I think a lot of people who live here don’t realize how interesting this city is. We take people on tours. We get tourists and visitors, but we get a lot of people who live here, and they’re constantly surprised by places that we take them to. They don’t realize the actual diversity of Columbus: they don’t realize the food truck scene or the micro brewing scene or some of the things that are kind of hidden away in different neighborhoods. It’s so easy for people to get in a rut of their day to day routine, and they go to the same places and are busy working and with their commitments, that often they just don’t have any opportunity to get out and explore. 

Being in touch with the place and the seasons and the people, that’s something that’s really meaningful for me.
The first thing that comes to mind, in part maybe because its Saturday, is going to farmers markets any buying food from people that grow it and people that make it, and buying something that’s local and seasonal, and going one week and they have amazing grapes and going two weeks later and the grapes are done for the season. That being in touch with the place and the seasons and the people, that’s something that’s really meaningful for me. 

It’s very rare that I meet people in Columbus who just do their job and nothing else. I feel like there’s so many other people that run theatre companies, or are comedians, or write comic books, or have another job, or run a nonprofit.
There are definitely are a lot of cities that have that. It’s interesting, I actually just met a couple that moved here today from Atlanta. They’ve moved back and forth between Columbus and Atlanta like three times, and they said nowhere compares to Columbus.
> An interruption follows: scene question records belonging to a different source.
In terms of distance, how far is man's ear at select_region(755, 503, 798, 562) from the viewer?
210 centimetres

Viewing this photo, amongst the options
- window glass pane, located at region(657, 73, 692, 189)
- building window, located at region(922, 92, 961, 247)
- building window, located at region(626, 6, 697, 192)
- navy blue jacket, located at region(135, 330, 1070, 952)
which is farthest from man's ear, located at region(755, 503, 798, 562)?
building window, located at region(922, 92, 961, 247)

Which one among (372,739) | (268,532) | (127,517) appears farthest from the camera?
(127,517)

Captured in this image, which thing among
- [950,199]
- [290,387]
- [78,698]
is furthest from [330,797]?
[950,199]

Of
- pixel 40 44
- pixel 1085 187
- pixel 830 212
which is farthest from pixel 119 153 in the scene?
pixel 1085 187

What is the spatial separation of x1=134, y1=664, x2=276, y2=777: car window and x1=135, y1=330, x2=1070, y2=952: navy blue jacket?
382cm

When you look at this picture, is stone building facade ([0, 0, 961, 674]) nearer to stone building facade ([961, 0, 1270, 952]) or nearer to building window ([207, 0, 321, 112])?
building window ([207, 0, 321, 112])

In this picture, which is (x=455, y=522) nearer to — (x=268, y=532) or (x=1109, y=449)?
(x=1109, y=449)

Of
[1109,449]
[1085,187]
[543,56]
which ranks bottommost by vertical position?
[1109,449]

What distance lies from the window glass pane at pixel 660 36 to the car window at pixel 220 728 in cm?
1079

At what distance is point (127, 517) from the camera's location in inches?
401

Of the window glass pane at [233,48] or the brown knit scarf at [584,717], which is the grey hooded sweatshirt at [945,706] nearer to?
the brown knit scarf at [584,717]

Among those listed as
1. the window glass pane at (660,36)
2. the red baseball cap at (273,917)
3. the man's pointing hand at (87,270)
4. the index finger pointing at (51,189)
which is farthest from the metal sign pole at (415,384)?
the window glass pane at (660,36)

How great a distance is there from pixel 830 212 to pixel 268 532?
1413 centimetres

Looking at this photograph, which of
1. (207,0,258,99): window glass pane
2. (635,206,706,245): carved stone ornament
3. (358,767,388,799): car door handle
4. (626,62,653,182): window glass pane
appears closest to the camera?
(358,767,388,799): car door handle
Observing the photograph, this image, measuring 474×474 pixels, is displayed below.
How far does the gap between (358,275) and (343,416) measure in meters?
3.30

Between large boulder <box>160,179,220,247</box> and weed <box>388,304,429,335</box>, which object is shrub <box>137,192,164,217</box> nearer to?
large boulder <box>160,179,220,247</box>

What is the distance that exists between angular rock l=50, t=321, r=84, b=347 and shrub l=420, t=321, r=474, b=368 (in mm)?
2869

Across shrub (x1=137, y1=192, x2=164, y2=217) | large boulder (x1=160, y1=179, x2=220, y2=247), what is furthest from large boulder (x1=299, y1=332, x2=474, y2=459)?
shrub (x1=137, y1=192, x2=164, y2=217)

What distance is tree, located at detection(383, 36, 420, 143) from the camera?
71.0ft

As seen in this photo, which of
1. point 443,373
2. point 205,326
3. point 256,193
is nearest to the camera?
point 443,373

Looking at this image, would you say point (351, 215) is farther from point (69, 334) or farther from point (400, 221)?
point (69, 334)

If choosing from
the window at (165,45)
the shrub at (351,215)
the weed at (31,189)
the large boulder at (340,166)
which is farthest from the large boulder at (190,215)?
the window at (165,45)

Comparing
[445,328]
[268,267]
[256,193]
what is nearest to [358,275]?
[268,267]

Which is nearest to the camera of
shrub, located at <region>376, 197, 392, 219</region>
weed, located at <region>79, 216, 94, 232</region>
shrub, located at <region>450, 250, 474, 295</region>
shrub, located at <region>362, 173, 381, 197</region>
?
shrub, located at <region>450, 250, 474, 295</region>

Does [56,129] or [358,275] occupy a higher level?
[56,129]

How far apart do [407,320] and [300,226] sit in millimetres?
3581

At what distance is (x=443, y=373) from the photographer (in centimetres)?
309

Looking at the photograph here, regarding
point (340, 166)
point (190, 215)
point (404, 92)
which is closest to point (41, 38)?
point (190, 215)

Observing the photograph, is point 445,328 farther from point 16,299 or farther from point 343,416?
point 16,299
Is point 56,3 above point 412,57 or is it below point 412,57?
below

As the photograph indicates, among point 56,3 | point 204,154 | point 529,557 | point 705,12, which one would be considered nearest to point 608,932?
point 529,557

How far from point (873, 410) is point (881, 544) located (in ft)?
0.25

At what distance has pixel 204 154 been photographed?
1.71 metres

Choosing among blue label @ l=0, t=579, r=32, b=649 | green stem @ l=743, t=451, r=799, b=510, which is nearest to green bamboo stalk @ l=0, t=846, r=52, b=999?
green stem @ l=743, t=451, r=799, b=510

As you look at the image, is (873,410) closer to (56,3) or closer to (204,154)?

Atlanta’s a big city and its more diverse, but I think Columbus has a sense of community and collaboration. It’s hard to articulate, but there’s something about the people in Columbus and the atmosphere and the ability to get involved and the way people do things extracurricularly. It’s very rare that I meet people in Columbus who just do their job and nothing else. I feel like there’s so many other people that run theatre companies, or are comedians, or write comic books, or have another job, or run a nonprofit. One of my theories is because in Columbus we generally don’t have those big commute times, especially if you live in Clintonville. or Grandview, or in the urban core, you have a couple of extra hours a day that people who live in really big cities don’t have. There’s just so many other things that people do in addition to what pays the bills.